Anteil des Bildungs- und Wirtschaftsbürgertums

von Pascal Balló

Die Dominanz des Wirtschaftsbürgertums im Gesamten, aber auch gesondert zwischen den jüdischen und nichtjüdischen Stiftern, wird in Abb. 3 eindrucksvoll dokumentiert.

Insgesamt sind 78,3% dem Wirtschaftsbürgertum, 20% dem Bildungsbürgertum und 1,7% der Kategorie „Nicht bekannt“ zuzuordnen. [Anm. 1] Wenn zwischen den jüdischen und nichtjüdischen Stiftern differenziert wird, so ergibt sich ein 78,8%iger Anteil des jüdischen und ein 77,8%iger des nichtjüdischen Wirtschaftsbürgertums. Auch hinsichtlich des Bildungsbürgertums sind fast identische Zahlen festzustellen: so sind bei den jüdischen Stiftern 21,2% und bei den nichtjüdischen Stiftern 18,5% dem Bildungsbürgertum zuzuordnen. Demnach ergeben sich keine signifikanten Unterschiede zwischen den jüdischen und nichtjüdischen Stiftern bezüglich des Bürgertums.

• _GEZEIGTES MATERIAL_:

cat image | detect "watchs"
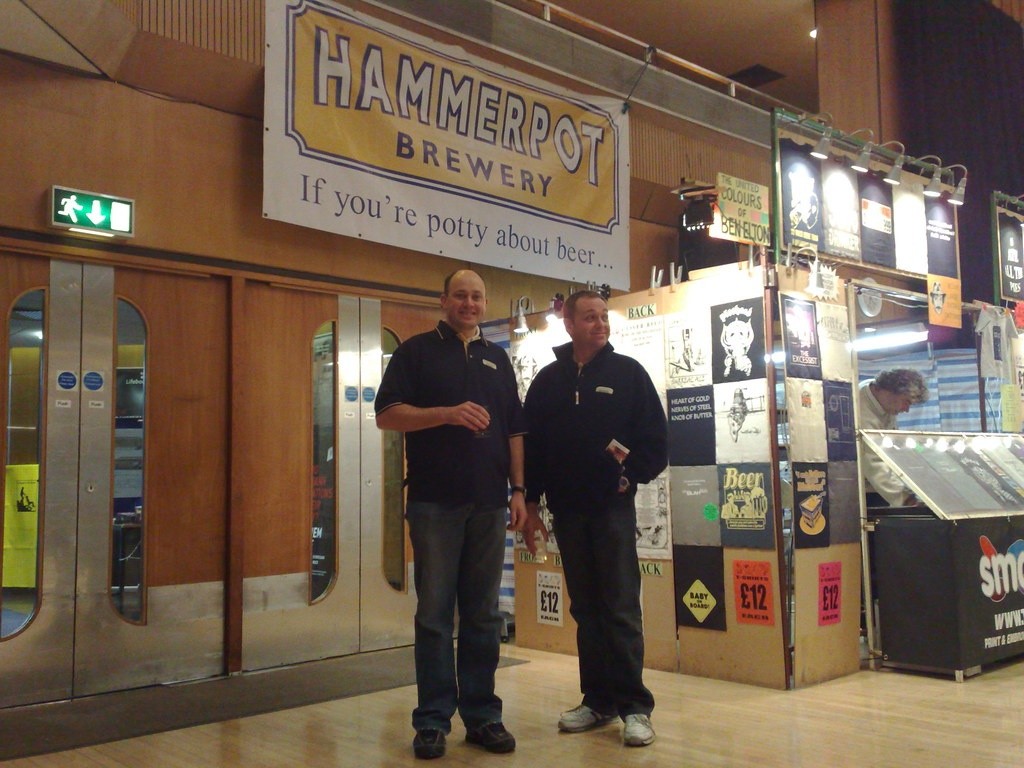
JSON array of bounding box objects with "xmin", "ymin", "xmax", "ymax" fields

==

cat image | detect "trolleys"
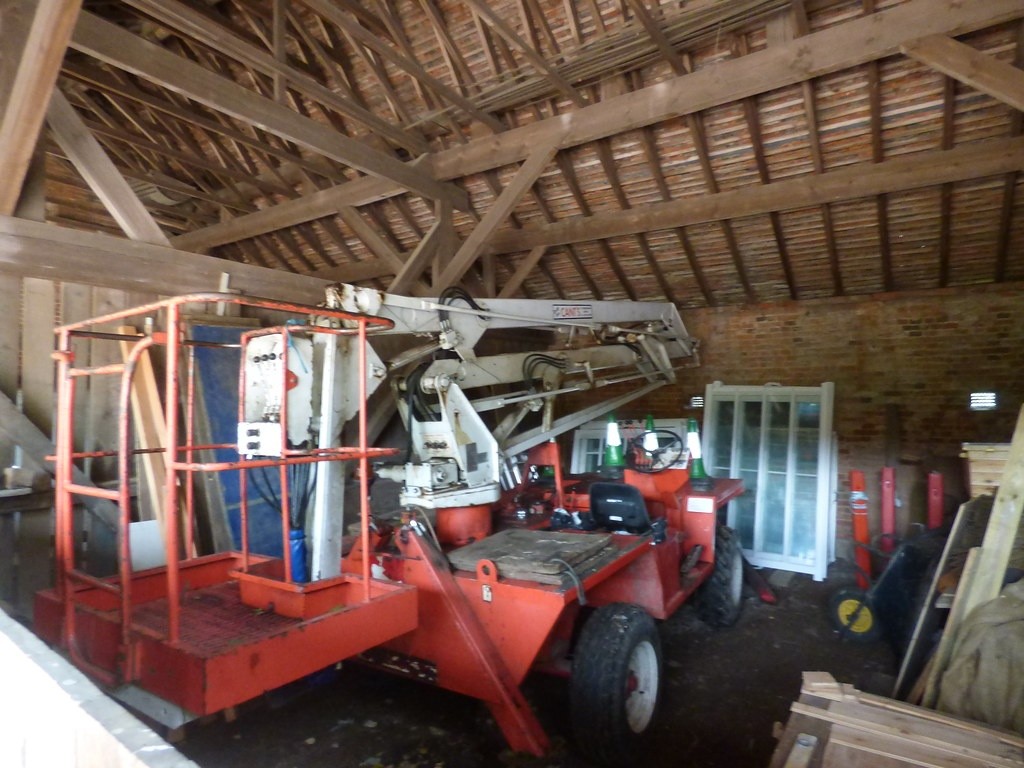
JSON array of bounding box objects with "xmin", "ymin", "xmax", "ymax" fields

--

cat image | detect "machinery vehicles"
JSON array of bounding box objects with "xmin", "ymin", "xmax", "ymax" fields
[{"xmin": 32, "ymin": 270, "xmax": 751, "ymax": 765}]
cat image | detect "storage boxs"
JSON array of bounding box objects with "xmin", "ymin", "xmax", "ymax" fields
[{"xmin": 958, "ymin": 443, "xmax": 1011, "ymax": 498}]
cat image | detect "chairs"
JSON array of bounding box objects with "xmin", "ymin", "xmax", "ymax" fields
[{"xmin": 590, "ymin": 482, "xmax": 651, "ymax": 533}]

• _ZU ERLEDIGEN_:
a. Warum kommt der zitierte Text zu dem Schluss, dass es beim Bürgertum keine deutlichen Unterschiede zwischen jüdischen und nichtjüdischen Stiftern gibt? Antworte in ein bis drei Sätzen.
b. Aktualisiere im zitierten Text den Abschnitt von „Anteil des Bildungs- und“ bis „3 eindrucksvoll dokumentiert.“: Ersetze „Stiftern“ durch „Spendern“ und gib den Abschnitt wieder.

• _LÖSUNGEN IM ÜBERBLICK_:
a. Die Anteile sind in beiden Gruppen fast gleich. Zum Wirtschaftsbürgertum gehören 78,8 % der jüdischen und 77,8 % der nichtjüdischen Stifter. Zum Bildungsbürgertum gehören 21,2 % und 18,5 %.

b.
Anteil des Bildungs- und Wirtschaftsbürgertums

von Pascal Balló

Die Dominanz des Wirtschaftsbürgertums im Gesamten, aber auch gesondert zwischen den jüdischen und nichtjüdischen Spendern, wird in Abb. 3 eindrucksvoll dokumentiert.